Speak of lasting scenes and there’s another one in the motel where Julio and Ligaya try to make up for lost time; there are few as tender in the history of any cinema. Surely it is a fleabag place, but you can almost smell the sweat and stains on the sheets as if they were a perfumed past. A poster has been made of the lovers in each other’s arms.

Or that one where Roco stares out James Dean-like at Ah Tek’s house off Misericordia, if ever there was a street that befits its name, and there you have the icon of tragedy, love at the crosshairs of an augmented reality. If romance can exist in the real world, in the dark cinema of the ’70s the circumstances may not be as kind. And the restoration itself is crystal clear, the esteros of Chinatown gurgling, the slums and alleyways teeming with a smoky life and squalor.

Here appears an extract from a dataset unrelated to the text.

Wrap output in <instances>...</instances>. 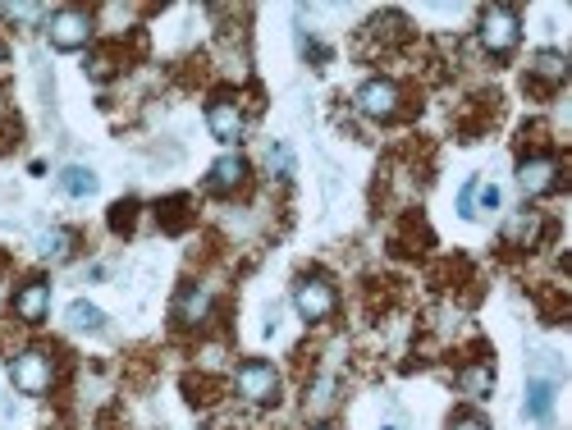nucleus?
<instances>
[{"instance_id": "1", "label": "nucleus", "mask_w": 572, "mask_h": 430, "mask_svg": "<svg viewBox=\"0 0 572 430\" xmlns=\"http://www.w3.org/2000/svg\"><path fill=\"white\" fill-rule=\"evenodd\" d=\"M518 37H522V23H518L513 5H490V10L481 14V46H486L490 55H508L518 46Z\"/></svg>"}, {"instance_id": "2", "label": "nucleus", "mask_w": 572, "mask_h": 430, "mask_svg": "<svg viewBox=\"0 0 572 430\" xmlns=\"http://www.w3.org/2000/svg\"><path fill=\"white\" fill-rule=\"evenodd\" d=\"M335 302H339V293L325 275H298V284H293V307H298L303 321H325V316L335 312Z\"/></svg>"}, {"instance_id": "3", "label": "nucleus", "mask_w": 572, "mask_h": 430, "mask_svg": "<svg viewBox=\"0 0 572 430\" xmlns=\"http://www.w3.org/2000/svg\"><path fill=\"white\" fill-rule=\"evenodd\" d=\"M10 376L23 394H46L51 380H55V362H51L46 348H23V353L10 362Z\"/></svg>"}, {"instance_id": "4", "label": "nucleus", "mask_w": 572, "mask_h": 430, "mask_svg": "<svg viewBox=\"0 0 572 430\" xmlns=\"http://www.w3.org/2000/svg\"><path fill=\"white\" fill-rule=\"evenodd\" d=\"M234 389L248 398V403H275V398H280V371L270 362H243L234 371Z\"/></svg>"}, {"instance_id": "5", "label": "nucleus", "mask_w": 572, "mask_h": 430, "mask_svg": "<svg viewBox=\"0 0 572 430\" xmlns=\"http://www.w3.org/2000/svg\"><path fill=\"white\" fill-rule=\"evenodd\" d=\"M92 28H97V23H92V14H87V10H55L46 33H51L55 51H78V46H87Z\"/></svg>"}, {"instance_id": "6", "label": "nucleus", "mask_w": 572, "mask_h": 430, "mask_svg": "<svg viewBox=\"0 0 572 430\" xmlns=\"http://www.w3.org/2000/svg\"><path fill=\"white\" fill-rule=\"evenodd\" d=\"M206 129H211V138L216 142H243V129H248V119H243V110H238L234 97H216L211 106H206Z\"/></svg>"}, {"instance_id": "7", "label": "nucleus", "mask_w": 572, "mask_h": 430, "mask_svg": "<svg viewBox=\"0 0 572 430\" xmlns=\"http://www.w3.org/2000/svg\"><path fill=\"white\" fill-rule=\"evenodd\" d=\"M559 161H554V156H545V151H540V156H522V165H518V183H522V193H531V197H545V193H554V188H559Z\"/></svg>"}, {"instance_id": "8", "label": "nucleus", "mask_w": 572, "mask_h": 430, "mask_svg": "<svg viewBox=\"0 0 572 430\" xmlns=\"http://www.w3.org/2000/svg\"><path fill=\"white\" fill-rule=\"evenodd\" d=\"M399 83H389V78H371V83L357 87V110L371 119H394L399 115Z\"/></svg>"}, {"instance_id": "9", "label": "nucleus", "mask_w": 572, "mask_h": 430, "mask_svg": "<svg viewBox=\"0 0 572 430\" xmlns=\"http://www.w3.org/2000/svg\"><path fill=\"white\" fill-rule=\"evenodd\" d=\"M14 312H19L23 325H42L46 312H51V284H46V280H28L19 293H14Z\"/></svg>"}, {"instance_id": "10", "label": "nucleus", "mask_w": 572, "mask_h": 430, "mask_svg": "<svg viewBox=\"0 0 572 430\" xmlns=\"http://www.w3.org/2000/svg\"><path fill=\"white\" fill-rule=\"evenodd\" d=\"M211 316V289L206 284H184L179 302H174V321L179 325H202Z\"/></svg>"}, {"instance_id": "11", "label": "nucleus", "mask_w": 572, "mask_h": 430, "mask_svg": "<svg viewBox=\"0 0 572 430\" xmlns=\"http://www.w3.org/2000/svg\"><path fill=\"white\" fill-rule=\"evenodd\" d=\"M540 229H545L540 211H518V215H513V220L504 225V243H508V248H536Z\"/></svg>"}, {"instance_id": "12", "label": "nucleus", "mask_w": 572, "mask_h": 430, "mask_svg": "<svg viewBox=\"0 0 572 430\" xmlns=\"http://www.w3.org/2000/svg\"><path fill=\"white\" fill-rule=\"evenodd\" d=\"M531 83H545V87L568 83V60H563V51H536L531 55Z\"/></svg>"}, {"instance_id": "13", "label": "nucleus", "mask_w": 572, "mask_h": 430, "mask_svg": "<svg viewBox=\"0 0 572 430\" xmlns=\"http://www.w3.org/2000/svg\"><path fill=\"white\" fill-rule=\"evenodd\" d=\"M527 417L540 421V426H550V421H554V380L531 376V385H527Z\"/></svg>"}, {"instance_id": "14", "label": "nucleus", "mask_w": 572, "mask_h": 430, "mask_svg": "<svg viewBox=\"0 0 572 430\" xmlns=\"http://www.w3.org/2000/svg\"><path fill=\"white\" fill-rule=\"evenodd\" d=\"M458 389H463L467 398H490V389H495V366L490 362H472L458 371Z\"/></svg>"}, {"instance_id": "15", "label": "nucleus", "mask_w": 572, "mask_h": 430, "mask_svg": "<svg viewBox=\"0 0 572 430\" xmlns=\"http://www.w3.org/2000/svg\"><path fill=\"white\" fill-rule=\"evenodd\" d=\"M243 179H248V161H243V156H220V161L211 165V188H216V193L243 188Z\"/></svg>"}, {"instance_id": "16", "label": "nucleus", "mask_w": 572, "mask_h": 430, "mask_svg": "<svg viewBox=\"0 0 572 430\" xmlns=\"http://www.w3.org/2000/svg\"><path fill=\"white\" fill-rule=\"evenodd\" d=\"M60 188L69 197H92L97 193V174L87 170V165H69V170H60Z\"/></svg>"}, {"instance_id": "17", "label": "nucleus", "mask_w": 572, "mask_h": 430, "mask_svg": "<svg viewBox=\"0 0 572 430\" xmlns=\"http://www.w3.org/2000/svg\"><path fill=\"white\" fill-rule=\"evenodd\" d=\"M74 243H78L74 229H51V234H42V257L46 261H69L74 257Z\"/></svg>"}, {"instance_id": "18", "label": "nucleus", "mask_w": 572, "mask_h": 430, "mask_svg": "<svg viewBox=\"0 0 572 430\" xmlns=\"http://www.w3.org/2000/svg\"><path fill=\"white\" fill-rule=\"evenodd\" d=\"M69 325H74V330H87V334H97V330H106V316H101V307H92V302H69Z\"/></svg>"}, {"instance_id": "19", "label": "nucleus", "mask_w": 572, "mask_h": 430, "mask_svg": "<svg viewBox=\"0 0 572 430\" xmlns=\"http://www.w3.org/2000/svg\"><path fill=\"white\" fill-rule=\"evenodd\" d=\"M156 211H161V225L170 229V234H179V229L193 220V215H188V197H165Z\"/></svg>"}, {"instance_id": "20", "label": "nucleus", "mask_w": 572, "mask_h": 430, "mask_svg": "<svg viewBox=\"0 0 572 430\" xmlns=\"http://www.w3.org/2000/svg\"><path fill=\"white\" fill-rule=\"evenodd\" d=\"M138 211L142 206L133 202V197L129 202H115V211H110V229H115V234H129V229L138 225Z\"/></svg>"}, {"instance_id": "21", "label": "nucleus", "mask_w": 572, "mask_h": 430, "mask_svg": "<svg viewBox=\"0 0 572 430\" xmlns=\"http://www.w3.org/2000/svg\"><path fill=\"white\" fill-rule=\"evenodd\" d=\"M499 202H504V193H499L495 183H481L476 179V193H472V211L481 215V211H499Z\"/></svg>"}, {"instance_id": "22", "label": "nucleus", "mask_w": 572, "mask_h": 430, "mask_svg": "<svg viewBox=\"0 0 572 430\" xmlns=\"http://www.w3.org/2000/svg\"><path fill=\"white\" fill-rule=\"evenodd\" d=\"M270 165H275L280 179H289V174H293V151L284 147V142H275V147H270Z\"/></svg>"}, {"instance_id": "23", "label": "nucleus", "mask_w": 572, "mask_h": 430, "mask_svg": "<svg viewBox=\"0 0 572 430\" xmlns=\"http://www.w3.org/2000/svg\"><path fill=\"white\" fill-rule=\"evenodd\" d=\"M449 430H490V421L476 417V412H458V417L449 421Z\"/></svg>"}, {"instance_id": "24", "label": "nucleus", "mask_w": 572, "mask_h": 430, "mask_svg": "<svg viewBox=\"0 0 572 430\" xmlns=\"http://www.w3.org/2000/svg\"><path fill=\"white\" fill-rule=\"evenodd\" d=\"M472 193H476V179H467V183H463V193H458V211H463L467 220L476 215V211H472Z\"/></svg>"}, {"instance_id": "25", "label": "nucleus", "mask_w": 572, "mask_h": 430, "mask_svg": "<svg viewBox=\"0 0 572 430\" xmlns=\"http://www.w3.org/2000/svg\"><path fill=\"white\" fill-rule=\"evenodd\" d=\"M0 65H5V46H0Z\"/></svg>"}, {"instance_id": "26", "label": "nucleus", "mask_w": 572, "mask_h": 430, "mask_svg": "<svg viewBox=\"0 0 572 430\" xmlns=\"http://www.w3.org/2000/svg\"><path fill=\"white\" fill-rule=\"evenodd\" d=\"M316 430H335V426H316Z\"/></svg>"}]
</instances>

Two of the players in the movie, both before and behind camera, are still also very much around and active in the industry. Abuel can still be seen in the occasional teleserye as well as in theater, a reliable veteran of the craft. His old movies can also be viewed on PBO. Scriptwriter Doy del Mundo is still teaching at La Salle and making quietly independent films and documentaries, with an ear sharp as ever for dialogue, as he had in adapting Edgardo Reyes’ novel for the screen. Mike de Leon of course was cinematographer and co-producer, the semi-recluse who graced the premier along with Abuel.

Roco is now a fixture in both mainstream and indie cinema, having lately appeared with Nora Aunor in Brillante Mendoza’s Thy Womb. He has sons who have also become actors. Koronel, now US-based, lands regular roles in TV and film, among the latest of which concerns the other woman template, this time as not the other woman, but mother of one of the protagonists caught in yet another never-ending triangle. She was, however, unbeatable in that quintessential Baguio film, De Leon’s Kung Mangarap Ka’t Magising.

Brocka for his part has long been dead, victim of a car crash in the early ’90s. There’s been talk that the actor Alan Paule was at the wheel, but we never know how much of that is apocrypha. Paule was the lead in one of the National Artist’s last films, Macho Dancer.

The headlines have read how Maynila sa mga Kuko ng Liwanag has returned to UP, which was where Brocka had the beginnings of his craft as artist, particularly in the campus theater group.  Which could be the best training ever, as Bernal and Tony Mabesa and even Eugene Domingo will tell you.

There was a hearty ovation at the end of screening at the nearly full Cine Adarna, and the acacias in Diliman, too, applauded lustily as a native son returned home, digitally restored, in the claws of light.